De Groene stinkwants was ook vertegenwoordigd, nog niet helemaal volwassen, nog met een instar-pakje aan.

Het moeilijkst was nog ergens een facetoog te fotograferen.

Dat lukte dan uiteindelijk met een Snorzweefvlieg. Ik zou nog drie afleveringen van het bezoek aan het Boerenwormkruid kunnen plaatsen. Dat doen we niet, het is mooi geweest, volgende keer weer iets anders.
Gevarieerd voorjaar
Van alles wat deze keer. Een verzameling foto’s gemaakt een beetje eerder in het voorjaar. Zelf heb ik me in de afgelopen week vooral bezig gehouden met het opbouwen van immuniteit en het daarom vrij rustig gehouden. Dat is toch wel een gevecht dat plaatsvindt in je lijf en dat was merkbaar. Het was verder een week met veel variatie in het weer. Zon, regen, stortbui, bewolkt, sterke wind, alles op een hoop. Op het moment dat ik dit bericht schrijf schijnt hier de zon, maar tegelijkertijd klinkt duidelijk op de achtergrond het gerommel van onweer. Erg gevarieerd allemaal. Zo is het in het voorjaar ook in de natuur.
Op het eerste gezicht leek het alsof er een bloem aan een Hulst groeide. Dat is echter niet het geval. Wat je hier onder ziet zijn verse bladeren aan de Hulst, een verschijnsel dat je alleen in het voorjaar even ziet.

De bloemetjes aan de Hulst zijn er echter ook wel, maar veel kleiner, hieronder nog in bolletjes verstopt.

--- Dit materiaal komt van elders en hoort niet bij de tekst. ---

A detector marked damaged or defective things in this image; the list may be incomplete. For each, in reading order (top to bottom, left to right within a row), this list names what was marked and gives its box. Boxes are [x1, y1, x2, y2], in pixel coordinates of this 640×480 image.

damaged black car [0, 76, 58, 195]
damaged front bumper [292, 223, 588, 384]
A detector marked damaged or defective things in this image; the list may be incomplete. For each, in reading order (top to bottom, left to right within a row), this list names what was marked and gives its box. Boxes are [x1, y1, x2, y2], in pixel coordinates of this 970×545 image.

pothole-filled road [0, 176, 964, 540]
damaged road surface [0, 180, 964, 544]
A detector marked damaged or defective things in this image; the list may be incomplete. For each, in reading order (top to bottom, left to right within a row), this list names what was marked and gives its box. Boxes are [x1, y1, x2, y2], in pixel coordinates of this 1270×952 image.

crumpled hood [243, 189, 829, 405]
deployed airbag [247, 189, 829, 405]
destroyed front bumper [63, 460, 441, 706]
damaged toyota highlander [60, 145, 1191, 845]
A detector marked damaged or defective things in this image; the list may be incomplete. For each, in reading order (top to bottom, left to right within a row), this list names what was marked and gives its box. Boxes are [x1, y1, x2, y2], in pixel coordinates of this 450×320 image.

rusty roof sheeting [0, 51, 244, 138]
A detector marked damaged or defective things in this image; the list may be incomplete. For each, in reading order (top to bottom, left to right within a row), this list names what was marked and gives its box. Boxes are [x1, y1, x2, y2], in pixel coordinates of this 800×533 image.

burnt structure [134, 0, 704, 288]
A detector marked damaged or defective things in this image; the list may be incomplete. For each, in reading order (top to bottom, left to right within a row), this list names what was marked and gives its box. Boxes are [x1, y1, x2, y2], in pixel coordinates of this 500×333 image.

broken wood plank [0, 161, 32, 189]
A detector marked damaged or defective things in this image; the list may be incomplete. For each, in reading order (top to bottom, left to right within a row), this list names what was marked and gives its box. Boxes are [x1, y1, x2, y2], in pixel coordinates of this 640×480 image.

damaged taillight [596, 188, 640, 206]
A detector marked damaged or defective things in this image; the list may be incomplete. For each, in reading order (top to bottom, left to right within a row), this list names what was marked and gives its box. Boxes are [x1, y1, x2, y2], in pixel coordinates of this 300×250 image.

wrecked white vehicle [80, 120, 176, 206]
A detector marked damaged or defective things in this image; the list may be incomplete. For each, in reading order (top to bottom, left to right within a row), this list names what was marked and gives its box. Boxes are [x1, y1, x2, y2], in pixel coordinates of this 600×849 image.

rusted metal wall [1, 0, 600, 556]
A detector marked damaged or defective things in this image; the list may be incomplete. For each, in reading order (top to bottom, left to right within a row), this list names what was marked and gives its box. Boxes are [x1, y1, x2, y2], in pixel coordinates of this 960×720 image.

Wie zich ook liet zien en fotograferen was een Zuringwants, een vrij algemene wants. Er is nog zo’n bruine soort, de Snuitkeverwants. Die heeft wat meer gele vlakken in de randen van het achterlijf en meer geel aan de poten, maar vooral gele uiteinden van de antennes. Bij deze zijn die uiteinden zwart, want hem duidelijk een Zuringwants maakt.

Ik heb geprobeerd deze van heel dichtbij te fotograferen. Dat is bijna goed gelukt, je kunt redelijk goed zien dat het lijkt alsof de voorkant van deze wants met zandkorrels is bestrooid.

Hoogtepunt was wel deze Meikever. Ze zijn overdag niet zo erg actief en goed benaderbaar. De onderstaande was qua “beharing” al flink gesleten.

Een andere was nog meer behaard en minder “afgesleten”.

Dit is maar een greep uit de foto’s die eerst zijn blijven liggen. Als het gevecht om immuniteit een beetje is afgelopen hoop ik er weer meer op uit te gaan en nog veel meer variëteit in de natuur vast te leggen.